Further underlying these themes of loss, the song also echoes the longings of pilgrims who traveled to Jerusalem so long ago in the days of the Psalmists, who first composed Psalms of ascent, to be sung while approaching this holy place in order to get one’s mind and heart in the right place. And two millennia ago, one among many who made this very ascent and surely sang these very Psalms, first with his parents and later in adulthood, with his disciples, was the incarnate God Himself.
Those exiles who first sang Psalm 137 in Babylon, weeping bitter tears over their longing for Jerusalem, had no idea that their dream of redemption would come true in such a spectacular way a little over half-millennium later. But then, neither could any of those who once made the ascent with Jesus at any time during his lifetime, have imagined who it was that was in their midst. What a strange redemption the events of the week leading up to the crucifixion would have seemed to any of these exiles or pilgrims. And how strange these events seemed to those eyewitnesses who could not grasp the astonishing conclusion to the week.
Despite the prophecies that in retrospect may seem so clear, no human truly imagined that the same God who parted the Red Sea to take His people out of Egypt earlier in their history—the miracle that the Jewish Passover still commemorates—would also willingly choose to be arrested on Thursday and executed in the most gruesome way imaginable on the Friday of the week of Passover. But the tomb will be empty on Sunday.

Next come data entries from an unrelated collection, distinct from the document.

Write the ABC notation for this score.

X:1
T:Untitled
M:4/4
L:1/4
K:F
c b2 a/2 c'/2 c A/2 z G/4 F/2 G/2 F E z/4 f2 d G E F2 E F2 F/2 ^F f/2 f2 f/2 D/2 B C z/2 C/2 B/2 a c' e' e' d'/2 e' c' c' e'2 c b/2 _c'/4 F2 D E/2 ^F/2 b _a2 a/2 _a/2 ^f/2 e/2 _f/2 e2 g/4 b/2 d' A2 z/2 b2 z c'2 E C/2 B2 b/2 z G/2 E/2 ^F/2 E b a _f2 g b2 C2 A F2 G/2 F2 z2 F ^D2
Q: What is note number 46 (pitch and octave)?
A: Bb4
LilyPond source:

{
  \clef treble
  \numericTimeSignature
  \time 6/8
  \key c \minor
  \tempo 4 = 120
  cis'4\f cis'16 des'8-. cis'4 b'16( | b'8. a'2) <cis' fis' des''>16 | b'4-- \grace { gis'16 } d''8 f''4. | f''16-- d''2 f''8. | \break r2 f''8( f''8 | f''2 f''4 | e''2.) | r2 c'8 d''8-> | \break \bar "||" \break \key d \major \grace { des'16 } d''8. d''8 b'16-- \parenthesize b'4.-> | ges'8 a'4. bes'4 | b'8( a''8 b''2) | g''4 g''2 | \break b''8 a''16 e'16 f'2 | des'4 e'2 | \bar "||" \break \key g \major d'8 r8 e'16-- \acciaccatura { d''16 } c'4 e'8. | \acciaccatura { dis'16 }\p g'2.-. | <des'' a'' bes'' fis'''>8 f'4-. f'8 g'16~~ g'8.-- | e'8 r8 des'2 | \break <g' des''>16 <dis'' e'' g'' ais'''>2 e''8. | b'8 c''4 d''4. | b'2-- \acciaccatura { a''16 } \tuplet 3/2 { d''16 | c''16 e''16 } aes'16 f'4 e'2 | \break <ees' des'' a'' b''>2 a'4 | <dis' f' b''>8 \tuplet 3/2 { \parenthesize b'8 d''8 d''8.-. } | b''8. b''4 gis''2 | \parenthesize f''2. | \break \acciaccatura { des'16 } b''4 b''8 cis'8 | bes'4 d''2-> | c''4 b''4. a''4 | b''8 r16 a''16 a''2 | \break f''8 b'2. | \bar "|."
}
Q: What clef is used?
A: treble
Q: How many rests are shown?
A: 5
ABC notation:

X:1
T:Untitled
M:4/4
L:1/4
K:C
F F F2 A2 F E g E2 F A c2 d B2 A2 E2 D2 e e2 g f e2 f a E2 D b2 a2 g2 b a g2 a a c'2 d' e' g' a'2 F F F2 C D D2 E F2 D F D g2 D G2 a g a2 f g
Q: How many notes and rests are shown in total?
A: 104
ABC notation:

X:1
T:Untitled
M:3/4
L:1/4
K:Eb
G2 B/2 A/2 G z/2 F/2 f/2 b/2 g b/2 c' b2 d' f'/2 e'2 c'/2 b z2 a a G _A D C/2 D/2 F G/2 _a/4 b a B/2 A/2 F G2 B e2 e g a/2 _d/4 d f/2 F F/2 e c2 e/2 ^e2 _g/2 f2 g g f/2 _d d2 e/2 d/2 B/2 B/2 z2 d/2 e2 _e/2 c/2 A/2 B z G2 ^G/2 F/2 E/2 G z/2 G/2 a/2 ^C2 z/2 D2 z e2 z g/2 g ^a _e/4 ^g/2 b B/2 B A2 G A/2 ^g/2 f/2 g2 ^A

I am a citizen of Israel and the United States. I grew up in a secular Jewish household in Russia and Israel and came to Christ as an adult. As I wrote recently in trying to explain my conversion, the Holocaust and Russia’s horror-filled history are part of my family’s story. For my mother, in particular, this reality means that for me to choose Christ was the ultimate betrayal of my Jewish roots.
Theologically, she is correct. To choose Christ does indeed mean to let go of everything else. This does mean a betrayal or, to use a nicer word, renunciation of every other identity. But more than any other time of the year, during the week leading up to Easter, it seems particularly clear that my choosing Christ is not a betrayal of my family’s heritage. It is, rather, its fulfillment.
Judaism and Christianity are historically rooted. In the eyes of believers, key events for their faith really did happen. Sometimes, as we think about theology and beliefs in the abstract, it is easy to forget this key truth. But Holy Week centers on the historical events that took place in Jerusalem almost 2,000 years ago. This is, therefore, a time that particularly demands us to notice and feel within our very being the blending of the historical past and the present, the visible and the invisible, sorrows of the past and suffering yet to come, but most of all, promises fulfilled and profound joys that so far have only been foretold, and which we cannot fully imagine.
The events of the cross and the Resurrection foreshadow more cosmic events to come that will revolve around Jerusalem, but it will not be the city we know here on earth.
“We have returned to the water cisterns, to the marketplace, and to the square,
A shofar calls on the Temple Mount in the Old City.
And in the caves within the mountain, a thousand suns shine bright,
And again we will go down to the Dead Sea through Jericho.
Jerusalem of gold, and of bronze, and of light,
Oh, for all your songs, I am a violin.”
Our souls long for a Jerusalem that is not here; has never been here. The Resurrection promises that one day, we will see it.